_GIVEN REQUEST A_
According to the outline on manuscript reliability, how many Greek manuscripts currently exist in total?

_SELECTED EXTRACT_
How To Determine Reliable Transmission

  • Two factors that need to be tested to prove reliability
    • number of copies
    • time span between extant copy and autograph
  • extant means the existing copy
  • autograph means what was originally written

A Wealth of Manuscripts

  • extant means currently in existence
  • Uncial manuscripts
    • all-capital Greek letters
    • 306 manuscripts dating to as early as the third century (200’s ad)
    • Codex Sinaiticus and Codex Vaticanus (both date to around ad350
    • about 250 years between the completion of the NT and the first full copies of it
  • Minuscule
    • Cursive writing emerged in ad 800
    • 2,856 manuscripts
  • Lectionaries
    • Contain NT Scripture in the sequence that it was to be read in the early churches at appropriate times of the year
    • 2,403 manuscripts
  • Total Greek Manuscripts = 306 + 2856 + 2403 = 5,565 currently
    (according to Bruce Metzger)
  • Also there are ancient translations
    • Approximately 10,000 copies of the Latin Vulgate
    • 9,300 copies in Ethiopic, Syriac, and Aramaic.

[Records excerpted from a collection]
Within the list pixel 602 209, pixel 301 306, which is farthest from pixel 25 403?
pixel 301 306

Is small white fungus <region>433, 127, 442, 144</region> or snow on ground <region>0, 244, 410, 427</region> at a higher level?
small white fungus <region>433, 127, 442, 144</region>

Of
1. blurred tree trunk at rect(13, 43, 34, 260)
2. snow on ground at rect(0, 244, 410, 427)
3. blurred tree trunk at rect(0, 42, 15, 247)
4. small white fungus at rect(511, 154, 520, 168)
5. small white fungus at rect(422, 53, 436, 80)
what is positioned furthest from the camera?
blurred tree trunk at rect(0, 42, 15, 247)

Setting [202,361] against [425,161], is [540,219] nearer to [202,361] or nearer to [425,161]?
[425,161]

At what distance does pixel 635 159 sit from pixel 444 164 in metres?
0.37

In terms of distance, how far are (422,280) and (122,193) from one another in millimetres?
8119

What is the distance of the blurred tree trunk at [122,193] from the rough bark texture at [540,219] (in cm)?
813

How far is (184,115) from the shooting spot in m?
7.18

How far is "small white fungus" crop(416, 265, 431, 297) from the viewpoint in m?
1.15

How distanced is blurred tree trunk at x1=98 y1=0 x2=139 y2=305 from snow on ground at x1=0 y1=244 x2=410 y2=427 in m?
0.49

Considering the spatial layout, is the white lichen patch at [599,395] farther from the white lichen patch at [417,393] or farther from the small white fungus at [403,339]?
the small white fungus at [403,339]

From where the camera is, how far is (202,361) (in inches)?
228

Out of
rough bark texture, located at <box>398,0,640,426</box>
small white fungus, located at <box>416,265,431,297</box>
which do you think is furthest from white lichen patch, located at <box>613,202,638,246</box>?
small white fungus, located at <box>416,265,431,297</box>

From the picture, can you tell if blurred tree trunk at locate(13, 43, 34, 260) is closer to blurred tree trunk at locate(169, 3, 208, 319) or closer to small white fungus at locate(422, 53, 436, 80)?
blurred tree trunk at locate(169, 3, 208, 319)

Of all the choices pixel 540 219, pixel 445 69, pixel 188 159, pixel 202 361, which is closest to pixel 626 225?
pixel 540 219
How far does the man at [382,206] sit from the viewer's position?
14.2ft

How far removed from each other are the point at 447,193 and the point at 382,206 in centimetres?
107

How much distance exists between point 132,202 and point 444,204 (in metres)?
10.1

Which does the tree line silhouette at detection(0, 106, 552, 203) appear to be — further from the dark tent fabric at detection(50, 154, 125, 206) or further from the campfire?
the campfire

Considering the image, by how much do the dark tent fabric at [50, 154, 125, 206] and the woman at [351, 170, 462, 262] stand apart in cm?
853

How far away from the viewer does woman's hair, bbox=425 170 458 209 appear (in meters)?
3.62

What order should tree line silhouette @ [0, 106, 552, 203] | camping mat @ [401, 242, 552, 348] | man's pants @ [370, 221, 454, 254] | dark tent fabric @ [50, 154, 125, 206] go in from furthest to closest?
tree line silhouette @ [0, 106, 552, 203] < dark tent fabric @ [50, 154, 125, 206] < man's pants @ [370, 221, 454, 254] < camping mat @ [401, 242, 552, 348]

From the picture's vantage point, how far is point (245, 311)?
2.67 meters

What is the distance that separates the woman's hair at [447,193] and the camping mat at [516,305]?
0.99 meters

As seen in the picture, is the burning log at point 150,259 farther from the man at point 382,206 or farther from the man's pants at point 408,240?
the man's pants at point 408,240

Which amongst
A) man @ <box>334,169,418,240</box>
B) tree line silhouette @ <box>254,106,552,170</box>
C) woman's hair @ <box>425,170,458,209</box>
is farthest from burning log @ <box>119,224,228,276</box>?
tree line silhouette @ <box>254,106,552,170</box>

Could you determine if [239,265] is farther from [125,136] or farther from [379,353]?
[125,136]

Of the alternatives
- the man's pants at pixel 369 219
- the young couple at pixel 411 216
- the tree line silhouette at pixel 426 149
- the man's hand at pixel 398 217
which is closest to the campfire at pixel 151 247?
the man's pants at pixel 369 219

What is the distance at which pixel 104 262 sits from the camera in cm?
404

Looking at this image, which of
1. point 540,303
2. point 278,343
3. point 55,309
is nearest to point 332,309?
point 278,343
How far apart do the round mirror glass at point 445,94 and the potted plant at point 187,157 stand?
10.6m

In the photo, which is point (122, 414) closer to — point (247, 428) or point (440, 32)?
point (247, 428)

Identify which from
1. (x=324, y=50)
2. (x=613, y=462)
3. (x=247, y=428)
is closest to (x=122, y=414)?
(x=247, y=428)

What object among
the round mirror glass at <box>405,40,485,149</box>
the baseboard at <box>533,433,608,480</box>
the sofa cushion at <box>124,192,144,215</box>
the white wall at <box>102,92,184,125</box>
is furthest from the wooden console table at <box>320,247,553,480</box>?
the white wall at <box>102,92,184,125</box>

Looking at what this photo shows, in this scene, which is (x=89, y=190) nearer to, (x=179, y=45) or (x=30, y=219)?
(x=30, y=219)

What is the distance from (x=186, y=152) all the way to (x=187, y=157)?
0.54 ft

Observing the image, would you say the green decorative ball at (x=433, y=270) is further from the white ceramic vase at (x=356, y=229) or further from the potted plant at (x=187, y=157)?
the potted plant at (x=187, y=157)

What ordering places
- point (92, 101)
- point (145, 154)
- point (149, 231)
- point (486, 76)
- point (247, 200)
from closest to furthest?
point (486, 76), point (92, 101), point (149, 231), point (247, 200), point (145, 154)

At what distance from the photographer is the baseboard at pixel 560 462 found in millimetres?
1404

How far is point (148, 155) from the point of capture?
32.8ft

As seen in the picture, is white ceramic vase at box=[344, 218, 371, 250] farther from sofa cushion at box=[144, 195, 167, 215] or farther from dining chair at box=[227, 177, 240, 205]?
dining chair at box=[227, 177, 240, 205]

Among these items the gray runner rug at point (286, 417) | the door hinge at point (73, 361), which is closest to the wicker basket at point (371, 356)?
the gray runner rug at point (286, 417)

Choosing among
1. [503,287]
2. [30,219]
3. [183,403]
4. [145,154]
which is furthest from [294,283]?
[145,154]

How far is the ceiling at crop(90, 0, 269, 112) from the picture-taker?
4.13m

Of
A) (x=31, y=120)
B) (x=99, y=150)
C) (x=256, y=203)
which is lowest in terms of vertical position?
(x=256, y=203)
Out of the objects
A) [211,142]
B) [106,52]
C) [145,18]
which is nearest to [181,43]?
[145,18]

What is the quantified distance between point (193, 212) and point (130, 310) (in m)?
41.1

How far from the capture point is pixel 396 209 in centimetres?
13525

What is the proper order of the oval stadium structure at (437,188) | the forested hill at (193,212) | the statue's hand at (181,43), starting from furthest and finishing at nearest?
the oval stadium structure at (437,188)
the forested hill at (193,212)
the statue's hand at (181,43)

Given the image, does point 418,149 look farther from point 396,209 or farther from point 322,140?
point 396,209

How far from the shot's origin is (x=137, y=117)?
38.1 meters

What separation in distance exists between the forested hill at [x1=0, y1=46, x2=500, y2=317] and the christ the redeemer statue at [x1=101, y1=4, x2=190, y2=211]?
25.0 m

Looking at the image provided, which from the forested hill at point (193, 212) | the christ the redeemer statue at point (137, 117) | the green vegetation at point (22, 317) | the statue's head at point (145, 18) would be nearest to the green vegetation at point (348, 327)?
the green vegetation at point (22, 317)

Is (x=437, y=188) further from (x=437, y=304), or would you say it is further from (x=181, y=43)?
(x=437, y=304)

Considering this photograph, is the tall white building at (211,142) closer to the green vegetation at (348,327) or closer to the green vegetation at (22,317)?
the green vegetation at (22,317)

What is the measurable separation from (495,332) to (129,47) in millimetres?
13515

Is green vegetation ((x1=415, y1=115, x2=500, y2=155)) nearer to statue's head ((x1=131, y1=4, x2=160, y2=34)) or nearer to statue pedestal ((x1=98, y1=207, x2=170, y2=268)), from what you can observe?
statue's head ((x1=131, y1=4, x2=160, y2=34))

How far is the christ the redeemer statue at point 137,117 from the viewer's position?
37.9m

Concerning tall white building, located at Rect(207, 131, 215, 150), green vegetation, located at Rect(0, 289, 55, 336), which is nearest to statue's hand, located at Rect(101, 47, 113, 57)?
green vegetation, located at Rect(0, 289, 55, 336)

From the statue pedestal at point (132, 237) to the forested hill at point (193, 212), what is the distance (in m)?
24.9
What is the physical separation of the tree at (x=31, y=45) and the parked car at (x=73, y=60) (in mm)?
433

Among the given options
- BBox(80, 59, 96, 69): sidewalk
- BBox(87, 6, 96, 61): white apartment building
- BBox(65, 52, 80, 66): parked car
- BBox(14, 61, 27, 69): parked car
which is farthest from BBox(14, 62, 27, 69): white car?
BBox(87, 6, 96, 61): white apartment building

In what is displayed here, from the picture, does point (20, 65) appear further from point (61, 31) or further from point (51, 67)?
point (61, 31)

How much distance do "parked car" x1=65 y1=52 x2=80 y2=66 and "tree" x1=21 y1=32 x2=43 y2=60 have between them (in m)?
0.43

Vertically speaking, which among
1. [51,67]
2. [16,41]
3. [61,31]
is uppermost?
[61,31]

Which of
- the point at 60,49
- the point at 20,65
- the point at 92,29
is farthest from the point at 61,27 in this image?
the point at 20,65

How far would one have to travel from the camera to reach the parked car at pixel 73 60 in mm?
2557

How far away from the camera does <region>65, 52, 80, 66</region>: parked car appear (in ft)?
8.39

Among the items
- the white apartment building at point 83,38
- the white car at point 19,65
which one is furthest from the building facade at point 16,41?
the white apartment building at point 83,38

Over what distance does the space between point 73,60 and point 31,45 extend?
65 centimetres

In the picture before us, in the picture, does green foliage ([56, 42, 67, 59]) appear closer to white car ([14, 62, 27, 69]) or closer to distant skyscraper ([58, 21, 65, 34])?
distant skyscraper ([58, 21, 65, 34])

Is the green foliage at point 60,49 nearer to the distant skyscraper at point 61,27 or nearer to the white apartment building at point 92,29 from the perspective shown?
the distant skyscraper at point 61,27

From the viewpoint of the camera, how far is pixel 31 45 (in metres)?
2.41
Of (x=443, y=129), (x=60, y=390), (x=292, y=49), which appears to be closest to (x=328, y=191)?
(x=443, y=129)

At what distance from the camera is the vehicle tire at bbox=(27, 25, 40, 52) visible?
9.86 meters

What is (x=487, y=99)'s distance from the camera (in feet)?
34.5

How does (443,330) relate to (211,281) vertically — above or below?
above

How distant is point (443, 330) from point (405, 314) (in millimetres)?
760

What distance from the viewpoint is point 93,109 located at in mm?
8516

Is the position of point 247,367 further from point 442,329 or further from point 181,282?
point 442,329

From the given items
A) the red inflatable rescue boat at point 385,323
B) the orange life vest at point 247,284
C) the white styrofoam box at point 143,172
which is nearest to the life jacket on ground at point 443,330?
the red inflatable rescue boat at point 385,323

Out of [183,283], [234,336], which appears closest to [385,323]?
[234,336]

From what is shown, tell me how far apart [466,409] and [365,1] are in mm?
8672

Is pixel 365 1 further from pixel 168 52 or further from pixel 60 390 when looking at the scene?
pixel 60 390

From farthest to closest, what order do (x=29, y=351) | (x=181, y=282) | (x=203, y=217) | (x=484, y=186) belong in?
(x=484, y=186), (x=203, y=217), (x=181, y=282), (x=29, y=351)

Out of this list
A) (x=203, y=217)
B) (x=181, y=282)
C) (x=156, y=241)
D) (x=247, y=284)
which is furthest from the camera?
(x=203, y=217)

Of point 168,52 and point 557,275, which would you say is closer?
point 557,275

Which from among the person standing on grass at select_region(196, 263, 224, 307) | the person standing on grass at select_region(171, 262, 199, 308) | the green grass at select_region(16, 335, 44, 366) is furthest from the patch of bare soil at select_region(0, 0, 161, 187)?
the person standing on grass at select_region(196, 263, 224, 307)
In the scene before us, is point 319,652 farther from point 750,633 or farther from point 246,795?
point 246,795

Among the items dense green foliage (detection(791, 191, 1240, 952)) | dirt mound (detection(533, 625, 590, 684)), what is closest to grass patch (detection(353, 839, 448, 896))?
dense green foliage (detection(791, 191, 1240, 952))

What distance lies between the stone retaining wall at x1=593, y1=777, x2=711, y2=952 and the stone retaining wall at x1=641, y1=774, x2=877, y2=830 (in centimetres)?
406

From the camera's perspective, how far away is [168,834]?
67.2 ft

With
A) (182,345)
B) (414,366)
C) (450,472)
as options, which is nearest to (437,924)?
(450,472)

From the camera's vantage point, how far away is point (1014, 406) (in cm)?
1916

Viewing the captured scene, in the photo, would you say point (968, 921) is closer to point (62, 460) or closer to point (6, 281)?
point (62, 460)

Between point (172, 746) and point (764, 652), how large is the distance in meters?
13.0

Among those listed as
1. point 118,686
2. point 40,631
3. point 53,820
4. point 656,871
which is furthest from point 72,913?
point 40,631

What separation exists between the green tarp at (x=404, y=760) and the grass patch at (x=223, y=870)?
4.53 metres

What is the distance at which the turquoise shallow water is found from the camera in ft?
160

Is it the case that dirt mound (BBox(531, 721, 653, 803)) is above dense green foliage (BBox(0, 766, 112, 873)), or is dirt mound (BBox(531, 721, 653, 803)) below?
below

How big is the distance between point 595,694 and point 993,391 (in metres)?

_GIVEN REQUEST B_
Pull out every line of the records that contains the string "above".

_FULL SOLUTION A_
5,565, according to Bruce Metzger.

_FULL SOLUTION B_
How does (443,330) relate to (211,281) vertically — above or below?
above
Is it the case that dirt mound (BBox(531, 721, 653, 803)) is above dense green foliage (BBox(0, 766, 112, 873)), or is dirt mound (BBox(531, 721, 653, 803)) below?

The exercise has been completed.